In the meantime here are some initial observations on the state of the soccer world leading up to South Africa 2010 — and the world at large — issued by yours truly, the Retromensch, one of the only pentagenarians on Earth totally untouched by disco. I’ve heard this shit, man; what were y’all thinking?
• Much has changed since 1973, but Dee has to say it was a comfort to see certain fashions, which arrived and thrived during my previous life, have endured uninterrupted to the present day. Bell-bottoms and butterfly collars, for example. You wouldn’t believe the shit I caught for making that fashion move in the mid-‘60s, when pants were still pegged and collars buttoned-down. Now that I’m a dirty old man, I can agree even more strongly with my younger self that nothing flatters the female form like a pair of hip huggers, man (nothing with long pants anyway). Another look clearly built to last: mutton chops. When me and my boys grew our sideburns out in high school, we thought we were on to something BIG. But we never dreamed it would stay so big for so long.

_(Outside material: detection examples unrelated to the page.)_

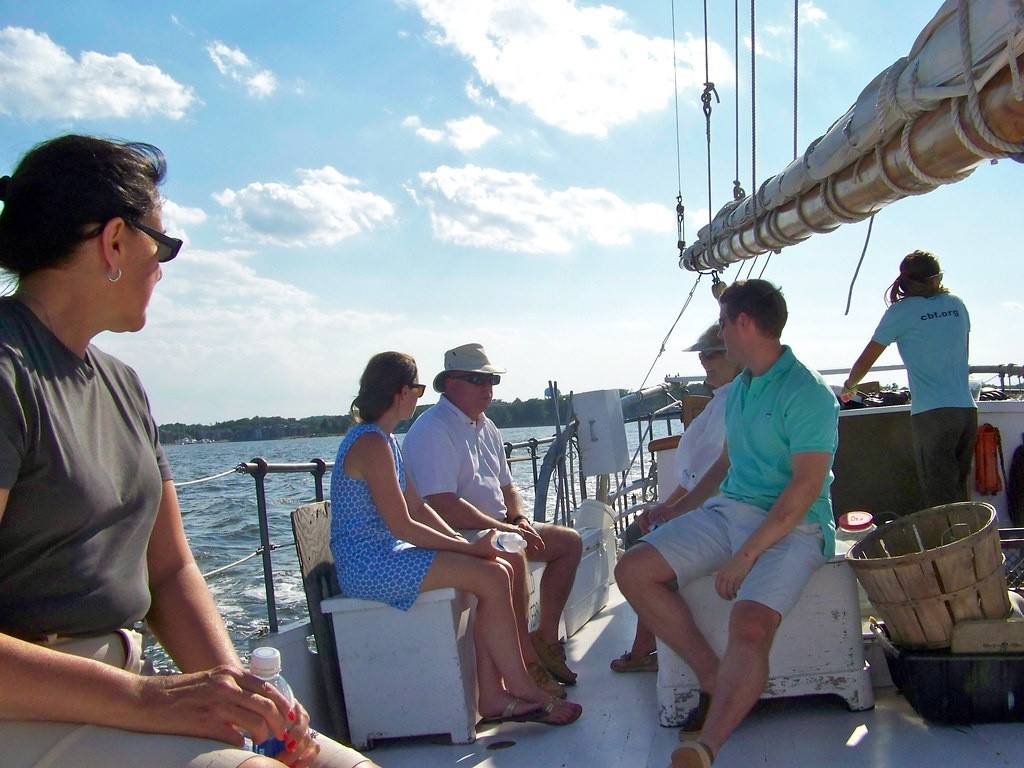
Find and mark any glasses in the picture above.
[392,382,427,397]
[717,317,732,330]
[698,351,722,361]
[450,374,500,385]
[928,270,943,284]
[85,218,181,264]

• Football fashion? That’s another story. What’s with the clown pants, man? Y’all look like the second coming of Ferenc Puskas. That’s a look older than I am – baggy shorts down to the knees went out with over-the-ankle boots. Give me Gerd Mueller in a pair of proper shorts any day. I will say, future dudes, that y’all are onto something pretty groovy with some of these national team kits. I watched Cameroon and Ivory Coast plays some African Nations Cup matches in February — psychedelic!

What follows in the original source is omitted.